2014-09-20

FluentDOM 5.1 - New Features

FluentDOM 5.1 is now available. Here are some of the highlights:

Functors 

The classes can now be called as functions to navigate in a DOM with XPath expressions. The following example fetches all link hrefs attributes from an HTML page:
$dom = new \FluentDOM\Document();
$dom->loadHTMLFile('http://fluentdom.org/');

$links = [];
foreach ($dom('//a[@href]/@href') as $href) {
  $links[] = (string)$href;
}


This works for most of the nodes in a DOM. 

Creator

The new Creator class provides short syntax to create DOM nodes. More detailed information can be found in the wiki.
$_ = FluentDOM::create();
echo $_(
  'ul',
  ['class' => 'navigation'],
  $_('li', 'FluentDOM')
);

XML To JSON

Several serializers/loaders for JSON where added. JSONML, Rayfish, BadgerFish and RabbitFish are supported.
echo "XML -> JsonML\n\n";
$json = json_encode(
  new FluentDOM\Serializer\Json\JsonML($dom), 
  JSON_PRETTY_PRINT);
echo $json;

echo "\n\nJsonML -> XML\n\n";
echo FluentDOM(
  $json, 'application/jsonml+json')->formatOutput();

The Release

2014-08-17

FluentDOM + HTML5

HTML 5 is not directly supported by PHPs DOM extension. That means FluentDOM can not understand it, too. But here is a solution. HTML5-PHP is library that can parse HTML5 into a DOM document.

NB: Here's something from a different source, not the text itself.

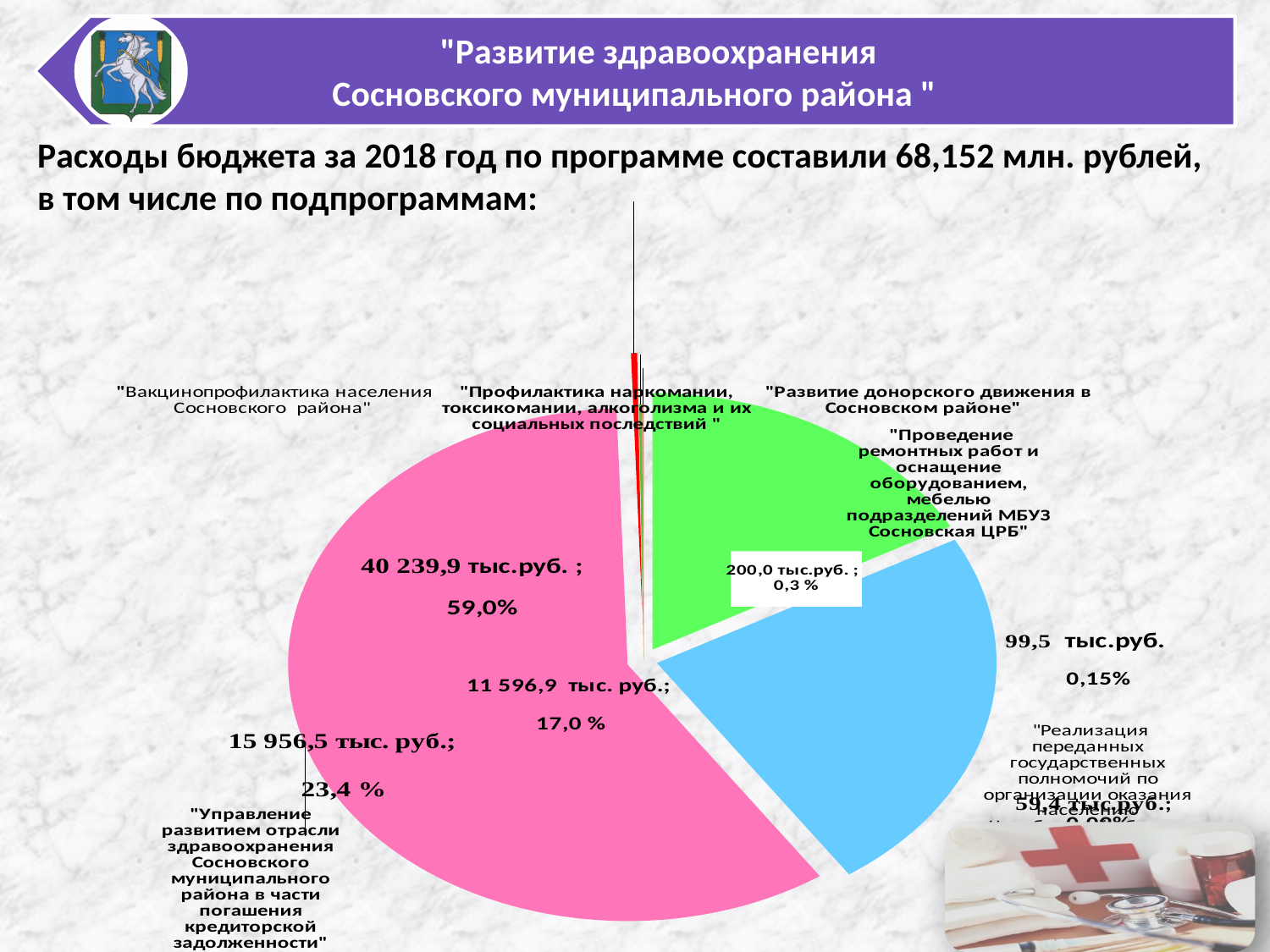
What is the largest share shown in the pie chart? 59,0% What share of the pie does the 15 956,5 тыс. руб. slice represent? 23,4 % What amount corresponds to the 17,0 % slice of the pie chart? 11 596,9 тыс. руб. According to the slide text, what were the total programme budget expenditures for 2018? 68,152 млн. рублей Which is larger: the 59,0% slice or the 23,4 % slice? the 59,0% slice What is the difference in thousand rubles between the 40 239,9 slice and the 15 956,5 slice? 24 283,4 тыс. руб. Which is larger: the 0,3 % slice or the 0,15% slice? the 0,3 % slice What kind of chart is shown on the slide? pie chart What amount in thousand rubles corresponds to the 59,0% slice of the pie chart? 40 239,9 тыс.руб. What share of the pie does the 99,5 тыс.руб. slice represent? 0,15% What share of the pie does the 200,0 тыс.руб. slice represent? 0,3 % How many subprogram slices are shown in the pie chart? 6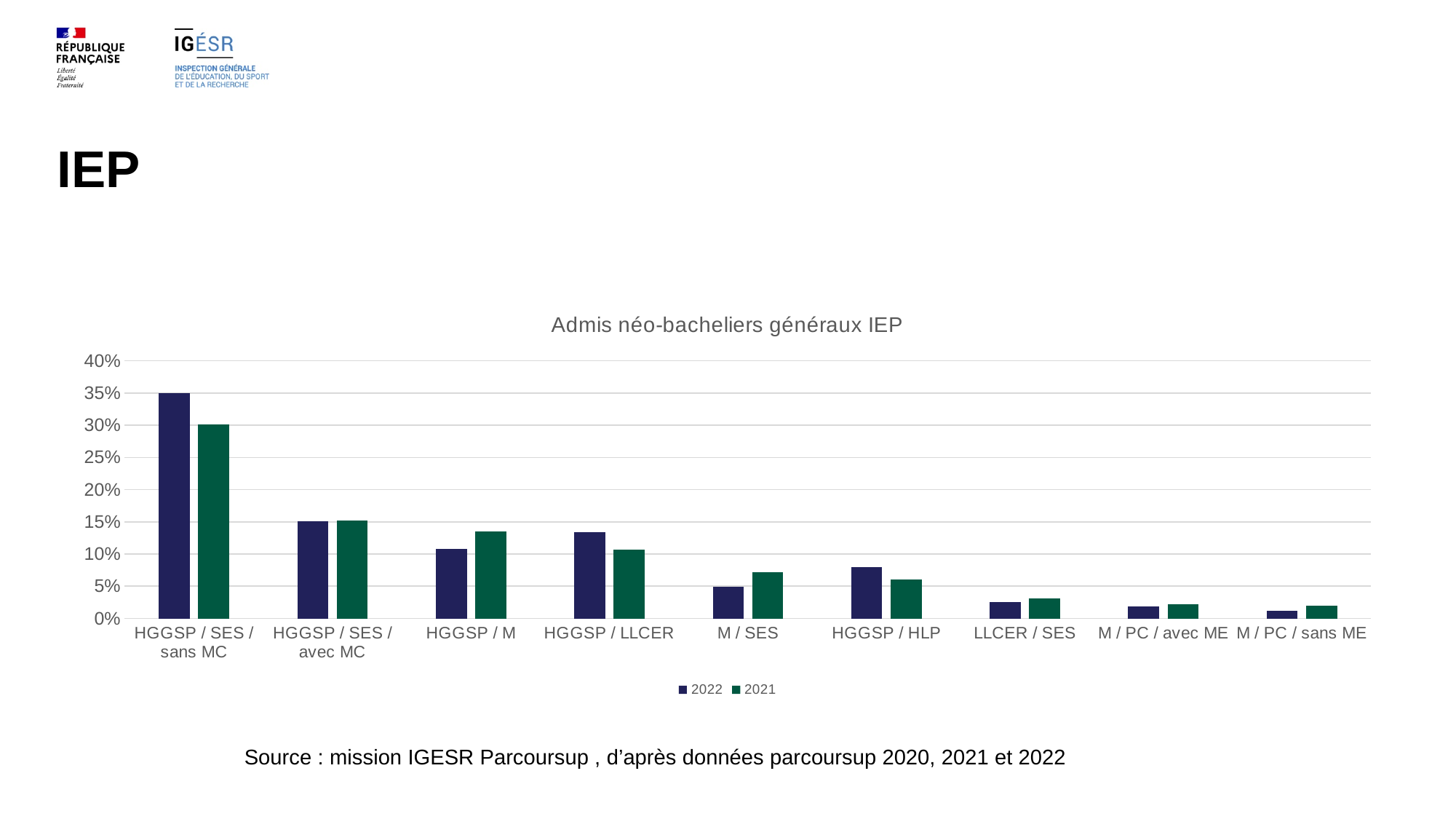
How many categories are shown on the x axis? 9 What kind of chart is shown on the slide? bar chart Which category has the lowest value for 2022? M / PC / sans ME For HGGSP / M, which year has the larger value, 2022 or 2021? 2021 How many series does the legend list? 2 Is the 2021 value for HGGSP / M greater or less than 10%? greater Is the 2022 value for HGGSP / SES / sans MC greater or less than 30%? greater Do the 2022 values generally rise or fall from left to right along the x axis? fall What is the title of the chart? Admis néo-bacheliers généraux IEP Is the 2022 value for HGGSP / HLP greater or less than 10%? less Which category has the highest value for 2022? HGGSP / SES / sans MC For HGGSP / LLCER, which year has the larger value, 2022 or 2021? 2022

Both libraries use Composer:
"require": {
  "fluentdom/fluentdom": "5.*",
  "masterminds/html5": "2.*"
}

Read HTML5 into FluentDOM:
$html5 = new Masterminds\HTML5();
$fd = FluentDOM($html5->loadHTML($html));

Or write it:
echo $html5->saveHTML($fd->document);

HTML5-PHP puts the elements into the XHTML namespace. To use XPath expressions, you will need to register a prefix for it:
$html5 = new Masterminds\HTML5();
$fd = FluentDOM($html5->loadHTML($html));
$fd->registerNamespace(
  'xhtml', 'http://www.w3.org/1999/xhtml'
);
echo $fd->find('//xhtml:p')->text();

2014-08-09

Xpath 1.0 - Quoting Strings

Strings in Xpath 1.0 can be enclosed in single or double quotes. The following expressions are equivalent.

//div[@id = 'foo']
//div[@id = "foo"]


This is nice because you can use the variant that requires less or none escaping. I prefer single quotes for PHP because they need less escaping (only single quote and backslash). I usually end up with something like this:

$xpath->evaluate('//div[@id = "foo"]');

However a problem comes up if the value is dynamic.

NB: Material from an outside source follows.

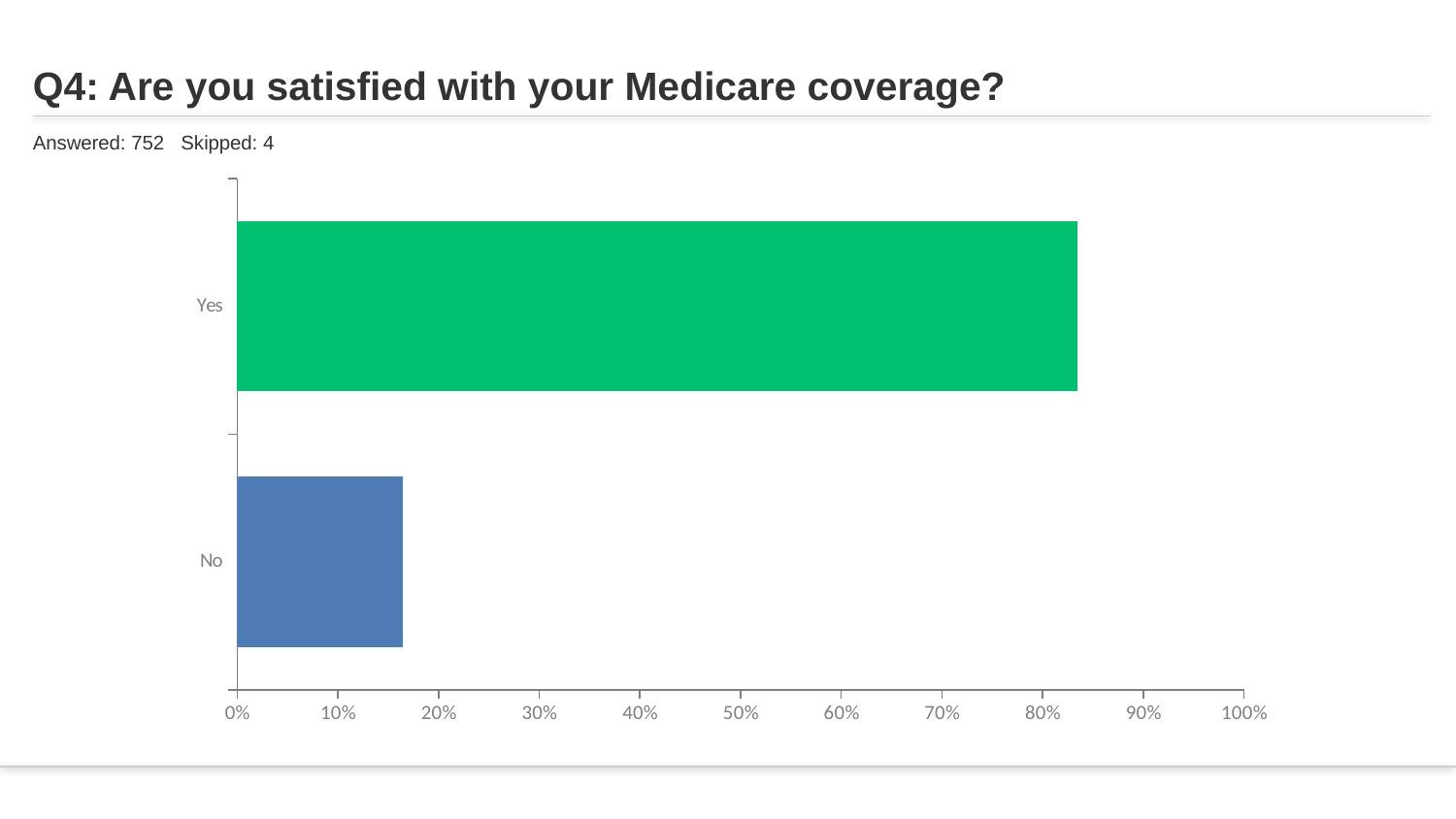
Is the value for Yes greater or less than 80%? greater Is the value for Yes greater or less than 50%? greater What kind of chart is shown on the slide? bar chart Is the value for No greater or less than 10%? greater Which category has the highest value? Yes What is the title of the chart? Q4: Are you satisfied with your Medicare coverage? How many respondents answered the question according to the slide? 752 How many categories are plotted in the chart? 2 Which category has the lowest value? No Which is larger, the value for Yes or the value for No? Yes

$xpath->evaluate('//div[@id = "'.$_GET['foo'].'"]');

If $_GET['foo'] contains a double quote, it will break the expression. It is compare able to an SQL-Injection and should be avoided, don't you think?

The Xpath 1.0 specification for a literal is:

Literal   ::=   '"' [^"]* '"'


| "'" [^']* "'"

It disallows the use of the enclosing quote in the literal itself, here is no way to escape it.

Hint: This is different in Xpath 2.0. You can duplicate the quotes to escape them.

Deciding Which Quote To Use

 The first and obvious step is to check the value for quotes and use the one that it does not contain:

function quote($value) {
  $char = strpos($value, '"') === FALSE ? '"' : "'";
  return $char.$value.$char;
}


But a value could contain both kind of quotes. This would still break the expression.

Divide And Conquer

If is not possible to quote the whole value because it contains both kind of quotes you need to divide it into parts that can be quoted. You can then use the Xpath function concat() to rebuild the orignal value again:

//div[. = concat("Singe Quote: '", 'Double Quote: "')]

Matching text structures is the domain of regular expression. So lets use them:

preg_match_all('("[^\']*|[^"]+)', 'Double Quote ", Single Quote \'', $matches);
var_dump($matches);


Output:

array(1) {
  [0]=>
  array(3) {
    [0]=>
    string(13) "Double Quote "
    [1]=>
    string(16) "", Single Quote "
    [2]=>
    string(1) "'"
  }
}

The pattern matches any string that start with a double quote and contains no single quote or any string that does not contain any double quote.

All that is left is quoting the parts and join them back together:

foreach ($matches[0] as $part) {
  $quoteChar = (substr($part, 0, 1) == '"') ? "'" : '"';
  $result .= ", ".$quoteChar.$part.$quoteChar;
}
return 'concat('.substr($result, 2).')';

Put Together

It does not make sense to create the function call for a single argument. So the check is still needed:

  1. If the value contains no single quote, use single quotes
  2. If the value contains no double quote, use the double quotes
  3. Otherwise divide the string and use concat()

A complete implementation can be found in FluentDOM\Xpath::quote().